Mercedes Sprinter może być wyposażony w jeden z 18 silników, ale 2016 z nich zostało zmodernizowanych w ciągu 5 lat. Moc nowych waha się od 114 KM, która od dawna stanowiła górną granicę, a obecnie jest wymaganym minimum, aż do 190 KM. Trzy diesle należą do rodziny OM 651, która jest czterocylindrowym turbodoładowanym silnikiem 2,2 CDI z wtryskiem Common Rail. Silnik benzynowy M271 rozwija moc 156 KM, ale może również pracować na gazie ziemnym lub skroplonym. Jeśli chcemy dotrzeć gdzieś wyjątkowo sprawnie, możemy zdecydować się również na 3-litrowy silnik wysokoprężny V6, który obecnie osiąga 190 KM.

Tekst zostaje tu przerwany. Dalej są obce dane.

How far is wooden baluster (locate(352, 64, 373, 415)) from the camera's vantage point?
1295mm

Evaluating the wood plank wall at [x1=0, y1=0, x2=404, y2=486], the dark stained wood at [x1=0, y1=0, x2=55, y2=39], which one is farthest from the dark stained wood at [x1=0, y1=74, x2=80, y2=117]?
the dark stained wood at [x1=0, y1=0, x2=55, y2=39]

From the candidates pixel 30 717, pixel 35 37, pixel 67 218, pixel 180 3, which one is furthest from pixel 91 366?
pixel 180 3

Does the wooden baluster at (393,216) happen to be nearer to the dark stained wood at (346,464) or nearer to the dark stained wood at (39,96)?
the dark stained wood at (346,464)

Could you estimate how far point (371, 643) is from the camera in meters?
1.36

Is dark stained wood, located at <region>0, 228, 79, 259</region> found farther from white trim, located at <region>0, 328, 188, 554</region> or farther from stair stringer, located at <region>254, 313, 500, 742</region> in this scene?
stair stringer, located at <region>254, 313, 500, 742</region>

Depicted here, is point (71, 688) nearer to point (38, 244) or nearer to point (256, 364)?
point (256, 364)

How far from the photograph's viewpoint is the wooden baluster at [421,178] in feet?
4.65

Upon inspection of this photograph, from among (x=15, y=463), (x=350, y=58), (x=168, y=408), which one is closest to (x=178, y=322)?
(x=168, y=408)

Wszystkie silniki spełniają normy emisji spalin Euro 6. Standardowa pojemność zbiornika paliwa to 75 litrów, ale serie 216, 316 i 316 NGT mogą być również wyposażone w 100 litrowy zbiornik. Z drugiej strony, jeśli zdecydujemy się jeździć na gazie ziemnym, w 124-litrowym zbiorniku zmieści się około 20 kg tego paliwa.

Minivany Mercedesa będą standardowo wyposażone w napęd na tylne koła. Przeniesienie momentu obrotowego na koła pomoże 6-biegowej manualnej skrzyni biegów lub automatycznej 7G-Tronic Plus. To jednak nie koniec, bo dostępna jest również wersja do jazdy w trudniejszych warunkach terenowych z napędem na wszystkie koła i skrzynią biegów. Jednak w tej wersji automatyczna skrzynia biegów będzie miała tylko 5 biegów.

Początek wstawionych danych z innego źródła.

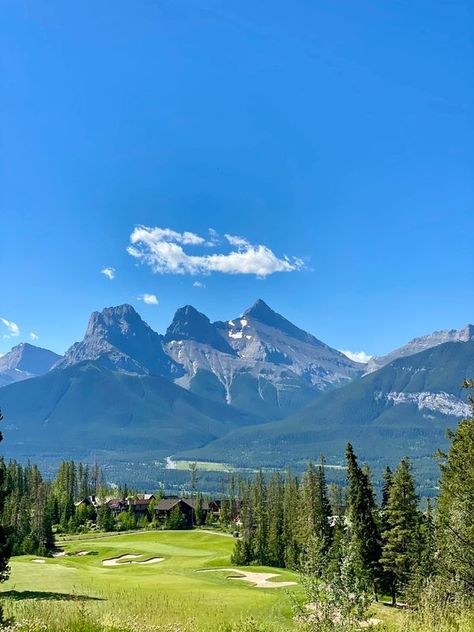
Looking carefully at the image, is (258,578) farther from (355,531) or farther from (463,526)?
(463,526)

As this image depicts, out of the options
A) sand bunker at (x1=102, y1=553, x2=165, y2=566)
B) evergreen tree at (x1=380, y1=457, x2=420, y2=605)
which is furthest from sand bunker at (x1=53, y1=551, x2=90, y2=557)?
evergreen tree at (x1=380, y1=457, x2=420, y2=605)

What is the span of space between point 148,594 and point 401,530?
23.4 meters

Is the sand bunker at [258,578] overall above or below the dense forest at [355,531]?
below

Do testów otrzymaliśmy wersję 314 CDI z pakietem Blue Efficiency. Maksymalny moment obrotowy tego silnika to 330 Nm, dostępny od 1200 do 2400 obr./min. Jednocześnie powinien zużywać około 8-8,5 l/100 km w mieście, 6,9-7,5 l/100 km poza nim i średnio 7,3-7,9 l/100 km.

Zawieszenie tylnej osi wykonane jest z resorów piórowych z tworzywa sztucznego wzmocnionego włóknem szklanym. W ten sposób zmniejszono masę maszyny, a ładowność wzrosła o około 13 kg. Jazda bez obciążenia na sprężynach nie należy do najwygodniejszych, ale wystarczy załadować kilkaset kilogramów, aby całkowicie to zmienić.

Kultura silnika jest dobra, ale wygłuszenie kabiny pozostawia wiele do życzenia. Zwłaszcza podczas ruszania, gdy prędkość obrotowa silnika jest wyższa, w kabinie słychać głośny hałas silnika wysokoprężnego. Z drugiej strony podczas pokonywania wybojów nie przeszkadza nam nadmierny pisk pudła.

Jak na tak duże auto może nas zainteresować promień skrętu – a jeśli mówimy o wersji „kompaktowej”, to jest on po prostu rewelacyjny – 12,1 m – wartość, która czasami definiuje samochody. Standardowa wersja kręci się na kole o średnicy 13,4 m, natomiast długa i ekstra długa potrzebuje 15,4 m. W końcu – jak na tak dużą maszynę – Mercedes Sprinter wydaje się być dość elastyczny.

Nie bierz tego do serca

Możliwości samochodu to jedno, jednak nawet te najbardziej niezawodne mogą się czasem zepsuć. Tutaj z pomocą przychodzi serwis 24/2 i serwis MobiloVan. MobiloVan to gwarancja darmowej mobilności, czyli pojazdu zastępczego, który przyjedzie do Ciebie, jeśli naprawa potrwa dłużej niż 30 godzin. Gwarancja ta może trwać nawet kilka lat, pod warunkiem, że pojazd będzie regularnie serwisowany w autoryzowanym serwisie.

Czy dobijamy targu?

Rozmawiamy ze sprzedawcą o Sprinterze, jeśli zdecydujemy się wydać na niego co najmniej 90 200 zł. Ceny są różne i jest wiele wersji, więc nie sposób ich wszystkich skomentować. Znajdźmy więc inny biegun, najdroższą opcję. To rozbudowany model o ładowności 5 ton za 150 100 zł. Oczywiście zamiast wydawania całej kwoty, możemy również wybrać plan Lease & Drive, w którym będziemy płacić mniejsze miesięczne raty, ale w cenę wliczone będą AC i OC, a także serwis w autoryzowanym serwisie dla czas trwania umowy.

Trudno powiedzieć, że Sprinter jest bezkonkurencyjny, bo o wyborze auta w tej kategorii decyduje wiele czynników. Od samej oferty po preferencje managera floty. Mercedes Sprinter Jest to jednak z pewnością jeden z tych vanów, w których kierowca wygodnie przejedzie kolejne tysiąc kilometrów, a właściciel będzie pewny swojego bezpieczeństwa. To już brzmi zachęcająco, chociaż jest też warte swojej ceny.